Lectura: Mat. 5:10-12.
 
            Becky escribe: “Es interesante mirar esta lista y pensar en las bendiciones que estoy puesta para recibir y en las que no, y, ¿por qué no? La primera de las bienaventuranzas dice: “Bienaventurados los pobres de espíritu, porque de ellos es el reino de los Cielos”. Yo, como dije ayer, estoy muy consciente de mi pobreza de espíritu, por lo tanto, el reino de los cielos es mío.
 
“Bienaventurados los que lloran, porque ellos recibirán consolación”. Pues, yo he llorado mucho últimamente, así que, recibiré consuelo.
 
“Bienaventurados los mansos, porque ellos recibirán la tierra por heredad”. La palabra que me viene a la mente cuando se pronuncia la palabra “manso” probablemente no soy yo. No soy mansa. No puedo pretender serlo. Tengo un carácter fuerte que no tolera la injusticia infligida en otro o en mí misma.
 
“Bienaventurados los que tienen hambre y sed de justicia, porque ellos serán saciados”. La verdad es que sí que tengo hambre y sed de justicia, así que aquí hay otra bendición para mí.
 
“Bienaventurados los misericordiosos, porque ellos alcanzarán misericordia”. Esta cualidad a veces la tengo y a veces, no. Tiendo a tener menos misericordia con la gente que está por encima de mí que con la gente que está por debajo, esta es la realidad.
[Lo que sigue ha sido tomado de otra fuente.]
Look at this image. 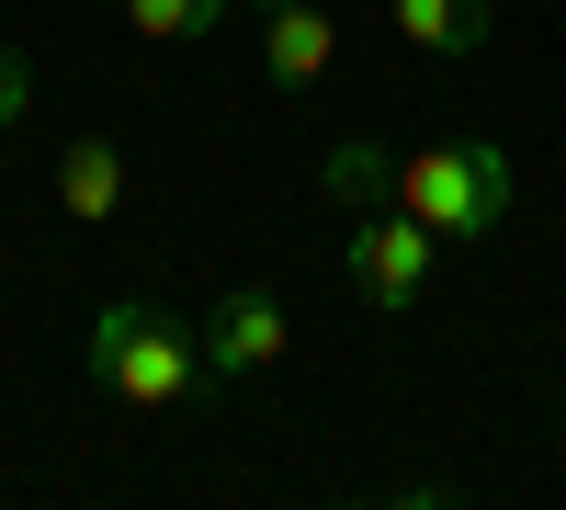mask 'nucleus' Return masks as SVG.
Masks as SVG:
<instances>
[{"label":"nucleus","instance_id":"obj_9","mask_svg":"<svg viewBox=\"0 0 566 510\" xmlns=\"http://www.w3.org/2000/svg\"><path fill=\"white\" fill-rule=\"evenodd\" d=\"M114 12L148 34V45H193V34H216V23H227V0H114Z\"/></svg>","mask_w":566,"mask_h":510},{"label":"nucleus","instance_id":"obj_8","mask_svg":"<svg viewBox=\"0 0 566 510\" xmlns=\"http://www.w3.org/2000/svg\"><path fill=\"white\" fill-rule=\"evenodd\" d=\"M317 181L340 205H397V148H374V136H340V148L317 159Z\"/></svg>","mask_w":566,"mask_h":510},{"label":"nucleus","instance_id":"obj_5","mask_svg":"<svg viewBox=\"0 0 566 510\" xmlns=\"http://www.w3.org/2000/svg\"><path fill=\"white\" fill-rule=\"evenodd\" d=\"M261 69H272V91H317L328 69H340V23H328V0H272Z\"/></svg>","mask_w":566,"mask_h":510},{"label":"nucleus","instance_id":"obj_3","mask_svg":"<svg viewBox=\"0 0 566 510\" xmlns=\"http://www.w3.org/2000/svg\"><path fill=\"white\" fill-rule=\"evenodd\" d=\"M431 261H442V239L419 227L408 205H363V227H352V284H363V306H419L431 295Z\"/></svg>","mask_w":566,"mask_h":510},{"label":"nucleus","instance_id":"obj_10","mask_svg":"<svg viewBox=\"0 0 566 510\" xmlns=\"http://www.w3.org/2000/svg\"><path fill=\"white\" fill-rule=\"evenodd\" d=\"M34 114V58H23V45H0V136H12Z\"/></svg>","mask_w":566,"mask_h":510},{"label":"nucleus","instance_id":"obj_4","mask_svg":"<svg viewBox=\"0 0 566 510\" xmlns=\"http://www.w3.org/2000/svg\"><path fill=\"white\" fill-rule=\"evenodd\" d=\"M283 341H295L283 295L272 284H227L216 318H205V386H239V375H261V363H283Z\"/></svg>","mask_w":566,"mask_h":510},{"label":"nucleus","instance_id":"obj_1","mask_svg":"<svg viewBox=\"0 0 566 510\" xmlns=\"http://www.w3.org/2000/svg\"><path fill=\"white\" fill-rule=\"evenodd\" d=\"M91 386L125 397V408H181L205 386V330H181V318L148 306V295H114L91 318Z\"/></svg>","mask_w":566,"mask_h":510},{"label":"nucleus","instance_id":"obj_6","mask_svg":"<svg viewBox=\"0 0 566 510\" xmlns=\"http://www.w3.org/2000/svg\"><path fill=\"white\" fill-rule=\"evenodd\" d=\"M386 12H397V34L419 58H476L499 34V0H386Z\"/></svg>","mask_w":566,"mask_h":510},{"label":"nucleus","instance_id":"obj_2","mask_svg":"<svg viewBox=\"0 0 566 510\" xmlns=\"http://www.w3.org/2000/svg\"><path fill=\"white\" fill-rule=\"evenodd\" d=\"M397 205L431 227V239H488V227L510 216V148H464V136H442V148H408L397 159Z\"/></svg>","mask_w":566,"mask_h":510},{"label":"nucleus","instance_id":"obj_7","mask_svg":"<svg viewBox=\"0 0 566 510\" xmlns=\"http://www.w3.org/2000/svg\"><path fill=\"white\" fill-rule=\"evenodd\" d=\"M57 205H69L80 227H103V216L125 205V148H114V136H80V148L57 159Z\"/></svg>","mask_w":566,"mask_h":510},{"label":"nucleus","instance_id":"obj_11","mask_svg":"<svg viewBox=\"0 0 566 510\" xmlns=\"http://www.w3.org/2000/svg\"><path fill=\"white\" fill-rule=\"evenodd\" d=\"M261 12H272V0H261Z\"/></svg>","mask_w":566,"mask_h":510}]
</instances>
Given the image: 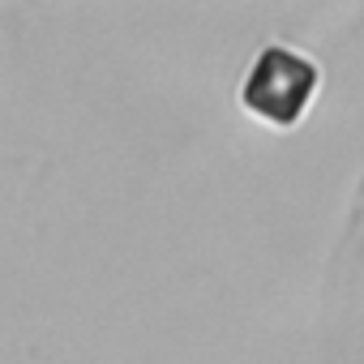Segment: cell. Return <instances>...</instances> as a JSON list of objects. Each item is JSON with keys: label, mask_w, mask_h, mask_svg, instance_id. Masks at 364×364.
I'll use <instances>...</instances> for the list:
<instances>
[{"label": "cell", "mask_w": 364, "mask_h": 364, "mask_svg": "<svg viewBox=\"0 0 364 364\" xmlns=\"http://www.w3.org/2000/svg\"><path fill=\"white\" fill-rule=\"evenodd\" d=\"M313 90H317V65L309 56H300L291 48H266L253 60V69L240 86V99L249 112H257L274 124H291L304 116Z\"/></svg>", "instance_id": "obj_1"}]
</instances>
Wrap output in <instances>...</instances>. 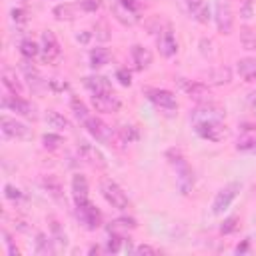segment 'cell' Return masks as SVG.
Returning <instances> with one entry per match:
<instances>
[{
    "label": "cell",
    "mask_w": 256,
    "mask_h": 256,
    "mask_svg": "<svg viewBox=\"0 0 256 256\" xmlns=\"http://www.w3.org/2000/svg\"><path fill=\"white\" fill-rule=\"evenodd\" d=\"M166 158L170 160V164L176 168V184H178V190L186 196L192 192L194 188V172L192 168L188 166V162L184 160L182 152L180 150H168L166 152Z\"/></svg>",
    "instance_id": "obj_1"
},
{
    "label": "cell",
    "mask_w": 256,
    "mask_h": 256,
    "mask_svg": "<svg viewBox=\"0 0 256 256\" xmlns=\"http://www.w3.org/2000/svg\"><path fill=\"white\" fill-rule=\"evenodd\" d=\"M100 192H102V196L106 198V202L112 206V208H116V210H126L128 208V196L124 194V190L114 182V180H110V178H102V182H100Z\"/></svg>",
    "instance_id": "obj_2"
},
{
    "label": "cell",
    "mask_w": 256,
    "mask_h": 256,
    "mask_svg": "<svg viewBox=\"0 0 256 256\" xmlns=\"http://www.w3.org/2000/svg\"><path fill=\"white\" fill-rule=\"evenodd\" d=\"M174 82L178 84V88H180L190 100H194V102H198V104H206V102L212 100L210 88H208L206 84H202V82H192V80H186V78H176Z\"/></svg>",
    "instance_id": "obj_3"
},
{
    "label": "cell",
    "mask_w": 256,
    "mask_h": 256,
    "mask_svg": "<svg viewBox=\"0 0 256 256\" xmlns=\"http://www.w3.org/2000/svg\"><path fill=\"white\" fill-rule=\"evenodd\" d=\"M76 216H78L80 224H84L88 230H96L102 224V214L90 200L76 202Z\"/></svg>",
    "instance_id": "obj_4"
},
{
    "label": "cell",
    "mask_w": 256,
    "mask_h": 256,
    "mask_svg": "<svg viewBox=\"0 0 256 256\" xmlns=\"http://www.w3.org/2000/svg\"><path fill=\"white\" fill-rule=\"evenodd\" d=\"M2 108H4V110H12V112H16V114H20V116H24V118H30V120H36V118H38V116H36V108H34L30 102H26L24 98L16 96V94L4 96V98H2Z\"/></svg>",
    "instance_id": "obj_5"
},
{
    "label": "cell",
    "mask_w": 256,
    "mask_h": 256,
    "mask_svg": "<svg viewBox=\"0 0 256 256\" xmlns=\"http://www.w3.org/2000/svg\"><path fill=\"white\" fill-rule=\"evenodd\" d=\"M194 126H196V134L202 136L204 140L220 142L226 138V126L222 124V120H206V122H198Z\"/></svg>",
    "instance_id": "obj_6"
},
{
    "label": "cell",
    "mask_w": 256,
    "mask_h": 256,
    "mask_svg": "<svg viewBox=\"0 0 256 256\" xmlns=\"http://www.w3.org/2000/svg\"><path fill=\"white\" fill-rule=\"evenodd\" d=\"M62 58V50L60 44L54 36L52 30H44L42 32V60L44 64H56Z\"/></svg>",
    "instance_id": "obj_7"
},
{
    "label": "cell",
    "mask_w": 256,
    "mask_h": 256,
    "mask_svg": "<svg viewBox=\"0 0 256 256\" xmlns=\"http://www.w3.org/2000/svg\"><path fill=\"white\" fill-rule=\"evenodd\" d=\"M84 126H86V130L98 140V142H104V144H110L112 146V142H114V130L106 124V122H102L100 118H96V116H90L86 122H84Z\"/></svg>",
    "instance_id": "obj_8"
},
{
    "label": "cell",
    "mask_w": 256,
    "mask_h": 256,
    "mask_svg": "<svg viewBox=\"0 0 256 256\" xmlns=\"http://www.w3.org/2000/svg\"><path fill=\"white\" fill-rule=\"evenodd\" d=\"M146 96H148V100H150L154 106H158L160 110H168V112H172V110H176V108H178L176 96H174L170 90H162V88H148V90H146Z\"/></svg>",
    "instance_id": "obj_9"
},
{
    "label": "cell",
    "mask_w": 256,
    "mask_h": 256,
    "mask_svg": "<svg viewBox=\"0 0 256 256\" xmlns=\"http://www.w3.org/2000/svg\"><path fill=\"white\" fill-rule=\"evenodd\" d=\"M238 192H240V184H238V182H232V184L224 186V188L216 194V198H214V202H212V212H214V214H222V212L234 202V198L238 196Z\"/></svg>",
    "instance_id": "obj_10"
},
{
    "label": "cell",
    "mask_w": 256,
    "mask_h": 256,
    "mask_svg": "<svg viewBox=\"0 0 256 256\" xmlns=\"http://www.w3.org/2000/svg\"><path fill=\"white\" fill-rule=\"evenodd\" d=\"M92 106L96 112L102 114H114L120 110V100L114 96V92H102V94H92Z\"/></svg>",
    "instance_id": "obj_11"
},
{
    "label": "cell",
    "mask_w": 256,
    "mask_h": 256,
    "mask_svg": "<svg viewBox=\"0 0 256 256\" xmlns=\"http://www.w3.org/2000/svg\"><path fill=\"white\" fill-rule=\"evenodd\" d=\"M158 50L164 58H172L176 52H178V42L174 38V32H172V26H164L160 30V36H158Z\"/></svg>",
    "instance_id": "obj_12"
},
{
    "label": "cell",
    "mask_w": 256,
    "mask_h": 256,
    "mask_svg": "<svg viewBox=\"0 0 256 256\" xmlns=\"http://www.w3.org/2000/svg\"><path fill=\"white\" fill-rule=\"evenodd\" d=\"M224 116H226V112L220 106L206 102V104H198V108L192 114V120H194V124H198V122H206V120H222Z\"/></svg>",
    "instance_id": "obj_13"
},
{
    "label": "cell",
    "mask_w": 256,
    "mask_h": 256,
    "mask_svg": "<svg viewBox=\"0 0 256 256\" xmlns=\"http://www.w3.org/2000/svg\"><path fill=\"white\" fill-rule=\"evenodd\" d=\"M0 124H2V132L8 138H16V140H28V138H32L30 128H26L22 122H16V120H12L8 116H2Z\"/></svg>",
    "instance_id": "obj_14"
},
{
    "label": "cell",
    "mask_w": 256,
    "mask_h": 256,
    "mask_svg": "<svg viewBox=\"0 0 256 256\" xmlns=\"http://www.w3.org/2000/svg\"><path fill=\"white\" fill-rule=\"evenodd\" d=\"M216 26H218L220 34H230L232 26H234L232 10L224 0H218V4H216Z\"/></svg>",
    "instance_id": "obj_15"
},
{
    "label": "cell",
    "mask_w": 256,
    "mask_h": 256,
    "mask_svg": "<svg viewBox=\"0 0 256 256\" xmlns=\"http://www.w3.org/2000/svg\"><path fill=\"white\" fill-rule=\"evenodd\" d=\"M112 16H114L122 26H134V24H138V20H140L138 12L130 10L122 0H118V2L112 6Z\"/></svg>",
    "instance_id": "obj_16"
},
{
    "label": "cell",
    "mask_w": 256,
    "mask_h": 256,
    "mask_svg": "<svg viewBox=\"0 0 256 256\" xmlns=\"http://www.w3.org/2000/svg\"><path fill=\"white\" fill-rule=\"evenodd\" d=\"M78 152H80V156H82L84 160H88L90 164H94V166H98V168H106V158H104V154H102L96 146H92L90 142H80V144H78Z\"/></svg>",
    "instance_id": "obj_17"
},
{
    "label": "cell",
    "mask_w": 256,
    "mask_h": 256,
    "mask_svg": "<svg viewBox=\"0 0 256 256\" xmlns=\"http://www.w3.org/2000/svg\"><path fill=\"white\" fill-rule=\"evenodd\" d=\"M20 68H22V72H24V76L28 78V84H30V88L34 90V92H42L44 88H46V82H44V78L40 76V72L30 64V60L26 58V60H22L20 62Z\"/></svg>",
    "instance_id": "obj_18"
},
{
    "label": "cell",
    "mask_w": 256,
    "mask_h": 256,
    "mask_svg": "<svg viewBox=\"0 0 256 256\" xmlns=\"http://www.w3.org/2000/svg\"><path fill=\"white\" fill-rule=\"evenodd\" d=\"M84 86L92 92V94H102V92H112L110 80L106 76H86L84 78Z\"/></svg>",
    "instance_id": "obj_19"
},
{
    "label": "cell",
    "mask_w": 256,
    "mask_h": 256,
    "mask_svg": "<svg viewBox=\"0 0 256 256\" xmlns=\"http://www.w3.org/2000/svg\"><path fill=\"white\" fill-rule=\"evenodd\" d=\"M136 226H138V224H136L134 218H128V216H124V218H116L114 222H110V226H108V234H116V236H124V238H126L128 230H134Z\"/></svg>",
    "instance_id": "obj_20"
},
{
    "label": "cell",
    "mask_w": 256,
    "mask_h": 256,
    "mask_svg": "<svg viewBox=\"0 0 256 256\" xmlns=\"http://www.w3.org/2000/svg\"><path fill=\"white\" fill-rule=\"evenodd\" d=\"M2 84L10 90V94H16V96H22V92H24V88H22V82L18 80V76H16V72L12 70V68H4L2 70Z\"/></svg>",
    "instance_id": "obj_21"
},
{
    "label": "cell",
    "mask_w": 256,
    "mask_h": 256,
    "mask_svg": "<svg viewBox=\"0 0 256 256\" xmlns=\"http://www.w3.org/2000/svg\"><path fill=\"white\" fill-rule=\"evenodd\" d=\"M132 60H134L138 70H146L152 64V52L148 48L136 44V46H132Z\"/></svg>",
    "instance_id": "obj_22"
},
{
    "label": "cell",
    "mask_w": 256,
    "mask_h": 256,
    "mask_svg": "<svg viewBox=\"0 0 256 256\" xmlns=\"http://www.w3.org/2000/svg\"><path fill=\"white\" fill-rule=\"evenodd\" d=\"M72 194H74V202L88 200V180L82 174H74V178H72Z\"/></svg>",
    "instance_id": "obj_23"
},
{
    "label": "cell",
    "mask_w": 256,
    "mask_h": 256,
    "mask_svg": "<svg viewBox=\"0 0 256 256\" xmlns=\"http://www.w3.org/2000/svg\"><path fill=\"white\" fill-rule=\"evenodd\" d=\"M208 80L216 86H222V84H230L232 82V70L228 66H218V68H212L208 72Z\"/></svg>",
    "instance_id": "obj_24"
},
{
    "label": "cell",
    "mask_w": 256,
    "mask_h": 256,
    "mask_svg": "<svg viewBox=\"0 0 256 256\" xmlns=\"http://www.w3.org/2000/svg\"><path fill=\"white\" fill-rule=\"evenodd\" d=\"M238 74L246 82H254L256 80V58H242L238 62Z\"/></svg>",
    "instance_id": "obj_25"
},
{
    "label": "cell",
    "mask_w": 256,
    "mask_h": 256,
    "mask_svg": "<svg viewBox=\"0 0 256 256\" xmlns=\"http://www.w3.org/2000/svg\"><path fill=\"white\" fill-rule=\"evenodd\" d=\"M110 62V52L106 48H94L90 52V66L96 70V68H102Z\"/></svg>",
    "instance_id": "obj_26"
},
{
    "label": "cell",
    "mask_w": 256,
    "mask_h": 256,
    "mask_svg": "<svg viewBox=\"0 0 256 256\" xmlns=\"http://www.w3.org/2000/svg\"><path fill=\"white\" fill-rule=\"evenodd\" d=\"M42 186H44V190H48V194L52 198H56V200L62 198V184H60V180L56 176H44Z\"/></svg>",
    "instance_id": "obj_27"
},
{
    "label": "cell",
    "mask_w": 256,
    "mask_h": 256,
    "mask_svg": "<svg viewBox=\"0 0 256 256\" xmlns=\"http://www.w3.org/2000/svg\"><path fill=\"white\" fill-rule=\"evenodd\" d=\"M46 122H48L52 128H58V130H68V128H70L68 118H64L62 114H58V112H54V110H48V112H46Z\"/></svg>",
    "instance_id": "obj_28"
},
{
    "label": "cell",
    "mask_w": 256,
    "mask_h": 256,
    "mask_svg": "<svg viewBox=\"0 0 256 256\" xmlns=\"http://www.w3.org/2000/svg\"><path fill=\"white\" fill-rule=\"evenodd\" d=\"M54 16H56V20H60V22H70V20H74V16H76V8H74L72 4H60V6L54 8Z\"/></svg>",
    "instance_id": "obj_29"
},
{
    "label": "cell",
    "mask_w": 256,
    "mask_h": 256,
    "mask_svg": "<svg viewBox=\"0 0 256 256\" xmlns=\"http://www.w3.org/2000/svg\"><path fill=\"white\" fill-rule=\"evenodd\" d=\"M40 52H42V48H40L34 40H22V42H20V54H22L24 58L32 60V58H36Z\"/></svg>",
    "instance_id": "obj_30"
},
{
    "label": "cell",
    "mask_w": 256,
    "mask_h": 256,
    "mask_svg": "<svg viewBox=\"0 0 256 256\" xmlns=\"http://www.w3.org/2000/svg\"><path fill=\"white\" fill-rule=\"evenodd\" d=\"M118 136H120V142L122 144H132V142H136L140 138V132H138V128L126 124V126H122L118 130Z\"/></svg>",
    "instance_id": "obj_31"
},
{
    "label": "cell",
    "mask_w": 256,
    "mask_h": 256,
    "mask_svg": "<svg viewBox=\"0 0 256 256\" xmlns=\"http://www.w3.org/2000/svg\"><path fill=\"white\" fill-rule=\"evenodd\" d=\"M70 106H72V112H74V116L84 124L88 118H90V112H88V108L84 106V102L82 100H78V98H72L70 100Z\"/></svg>",
    "instance_id": "obj_32"
},
{
    "label": "cell",
    "mask_w": 256,
    "mask_h": 256,
    "mask_svg": "<svg viewBox=\"0 0 256 256\" xmlns=\"http://www.w3.org/2000/svg\"><path fill=\"white\" fill-rule=\"evenodd\" d=\"M240 44L246 50H254L256 48V32L250 30V28H242L240 30Z\"/></svg>",
    "instance_id": "obj_33"
},
{
    "label": "cell",
    "mask_w": 256,
    "mask_h": 256,
    "mask_svg": "<svg viewBox=\"0 0 256 256\" xmlns=\"http://www.w3.org/2000/svg\"><path fill=\"white\" fill-rule=\"evenodd\" d=\"M42 144H44L46 150H58V148L64 144V140H62V136H58V134H44V136H42Z\"/></svg>",
    "instance_id": "obj_34"
},
{
    "label": "cell",
    "mask_w": 256,
    "mask_h": 256,
    "mask_svg": "<svg viewBox=\"0 0 256 256\" xmlns=\"http://www.w3.org/2000/svg\"><path fill=\"white\" fill-rule=\"evenodd\" d=\"M94 36H96V40H100V42H108V40H110V30H108L106 22H96V24H94Z\"/></svg>",
    "instance_id": "obj_35"
},
{
    "label": "cell",
    "mask_w": 256,
    "mask_h": 256,
    "mask_svg": "<svg viewBox=\"0 0 256 256\" xmlns=\"http://www.w3.org/2000/svg\"><path fill=\"white\" fill-rule=\"evenodd\" d=\"M238 224H240V218H238V216H230V218H226V220L222 222L220 232H222V234H232V232L238 230Z\"/></svg>",
    "instance_id": "obj_36"
},
{
    "label": "cell",
    "mask_w": 256,
    "mask_h": 256,
    "mask_svg": "<svg viewBox=\"0 0 256 256\" xmlns=\"http://www.w3.org/2000/svg\"><path fill=\"white\" fill-rule=\"evenodd\" d=\"M236 148L242 152H256V136H246V138L238 140Z\"/></svg>",
    "instance_id": "obj_37"
},
{
    "label": "cell",
    "mask_w": 256,
    "mask_h": 256,
    "mask_svg": "<svg viewBox=\"0 0 256 256\" xmlns=\"http://www.w3.org/2000/svg\"><path fill=\"white\" fill-rule=\"evenodd\" d=\"M240 16L250 20L254 16V0H240Z\"/></svg>",
    "instance_id": "obj_38"
},
{
    "label": "cell",
    "mask_w": 256,
    "mask_h": 256,
    "mask_svg": "<svg viewBox=\"0 0 256 256\" xmlns=\"http://www.w3.org/2000/svg\"><path fill=\"white\" fill-rule=\"evenodd\" d=\"M122 240H124V236H116V234H110V240H108V244H106V250H108V252H112V254L120 252Z\"/></svg>",
    "instance_id": "obj_39"
},
{
    "label": "cell",
    "mask_w": 256,
    "mask_h": 256,
    "mask_svg": "<svg viewBox=\"0 0 256 256\" xmlns=\"http://www.w3.org/2000/svg\"><path fill=\"white\" fill-rule=\"evenodd\" d=\"M192 16H194V18H196L200 24H208V22H210V8L204 4V6H202V8H198V10H196Z\"/></svg>",
    "instance_id": "obj_40"
},
{
    "label": "cell",
    "mask_w": 256,
    "mask_h": 256,
    "mask_svg": "<svg viewBox=\"0 0 256 256\" xmlns=\"http://www.w3.org/2000/svg\"><path fill=\"white\" fill-rule=\"evenodd\" d=\"M80 8L84 12H96L102 8V0H80Z\"/></svg>",
    "instance_id": "obj_41"
},
{
    "label": "cell",
    "mask_w": 256,
    "mask_h": 256,
    "mask_svg": "<svg viewBox=\"0 0 256 256\" xmlns=\"http://www.w3.org/2000/svg\"><path fill=\"white\" fill-rule=\"evenodd\" d=\"M116 78H118V82H120L122 86H130V84H132V74H130L128 68H120V70L116 72Z\"/></svg>",
    "instance_id": "obj_42"
},
{
    "label": "cell",
    "mask_w": 256,
    "mask_h": 256,
    "mask_svg": "<svg viewBox=\"0 0 256 256\" xmlns=\"http://www.w3.org/2000/svg\"><path fill=\"white\" fill-rule=\"evenodd\" d=\"M4 196L10 198V200H20V198H22V192H20L18 188H14L12 184H6V186H4Z\"/></svg>",
    "instance_id": "obj_43"
},
{
    "label": "cell",
    "mask_w": 256,
    "mask_h": 256,
    "mask_svg": "<svg viewBox=\"0 0 256 256\" xmlns=\"http://www.w3.org/2000/svg\"><path fill=\"white\" fill-rule=\"evenodd\" d=\"M12 20H14L16 24H24V22H26V12H24L22 8H14V10H12Z\"/></svg>",
    "instance_id": "obj_44"
},
{
    "label": "cell",
    "mask_w": 256,
    "mask_h": 256,
    "mask_svg": "<svg viewBox=\"0 0 256 256\" xmlns=\"http://www.w3.org/2000/svg\"><path fill=\"white\" fill-rule=\"evenodd\" d=\"M134 252H136V254H140V256H144V254H158V250H156L154 246H148V244H142V246H138Z\"/></svg>",
    "instance_id": "obj_45"
},
{
    "label": "cell",
    "mask_w": 256,
    "mask_h": 256,
    "mask_svg": "<svg viewBox=\"0 0 256 256\" xmlns=\"http://www.w3.org/2000/svg\"><path fill=\"white\" fill-rule=\"evenodd\" d=\"M52 90H58V92H62V90H68V82H60V80H50V84H48Z\"/></svg>",
    "instance_id": "obj_46"
},
{
    "label": "cell",
    "mask_w": 256,
    "mask_h": 256,
    "mask_svg": "<svg viewBox=\"0 0 256 256\" xmlns=\"http://www.w3.org/2000/svg\"><path fill=\"white\" fill-rule=\"evenodd\" d=\"M186 6L190 8V12L194 14L198 8H202L204 6V0H186Z\"/></svg>",
    "instance_id": "obj_47"
},
{
    "label": "cell",
    "mask_w": 256,
    "mask_h": 256,
    "mask_svg": "<svg viewBox=\"0 0 256 256\" xmlns=\"http://www.w3.org/2000/svg\"><path fill=\"white\" fill-rule=\"evenodd\" d=\"M130 10H134V12H140V8H142V4L138 2V0H122Z\"/></svg>",
    "instance_id": "obj_48"
},
{
    "label": "cell",
    "mask_w": 256,
    "mask_h": 256,
    "mask_svg": "<svg viewBox=\"0 0 256 256\" xmlns=\"http://www.w3.org/2000/svg\"><path fill=\"white\" fill-rule=\"evenodd\" d=\"M248 246H250V244H248V240H244V242L236 248V254H244V252H248Z\"/></svg>",
    "instance_id": "obj_49"
},
{
    "label": "cell",
    "mask_w": 256,
    "mask_h": 256,
    "mask_svg": "<svg viewBox=\"0 0 256 256\" xmlns=\"http://www.w3.org/2000/svg\"><path fill=\"white\" fill-rule=\"evenodd\" d=\"M90 40V34L86 32V34H78V42H82V44H86Z\"/></svg>",
    "instance_id": "obj_50"
},
{
    "label": "cell",
    "mask_w": 256,
    "mask_h": 256,
    "mask_svg": "<svg viewBox=\"0 0 256 256\" xmlns=\"http://www.w3.org/2000/svg\"><path fill=\"white\" fill-rule=\"evenodd\" d=\"M96 252H100V248H98V246H92V248H90V254H96Z\"/></svg>",
    "instance_id": "obj_51"
}]
</instances>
Pero pienso, pues, que no estoy llamada a juzgarlos, pero sí que muestro misericordia a los oprimidos y a los pobres. Creo que a veces debo mostrar más misericordia a los que tengo por encima.
 
“Bienaventurados los de limpio corazón, porque ellos verán a Dios”. Mi corazón no es puro. Está en el proceso de purificarse, pero no es puro. En este momento está lleno de ira, con mucha ira a causa de las injusticias que encuentro en el trabajo. Necesito que el Señor me quite esta ira y que me dé su paz.
 
“Bienaventurados los pacificadores, porque ellos serán llamados hijos de Dios”. La verdad es que no he estado trabajando para la paz últimamente. De hecho, he estado produciendo conflictos, porque estoy harta de muchas cosas. Así que la pregunta que tengo que contestar es si esto está bajo la dirección del Espíritu Santo o si es mi carne.  Si soy honesta, la respuesta es que a veces sí, y a veces, no. Creo que el diablo está por allí para robarme la paz y estorbar mis esfuerzos de traer la paz, y, tengo que decir que a veces caigo en su trampa”.
 
            Cada uno de nosotros podemos examinarnos, como hizo Becky, para ver cómo vamos con estas cualidades que deben formar parte de nuestro carácter.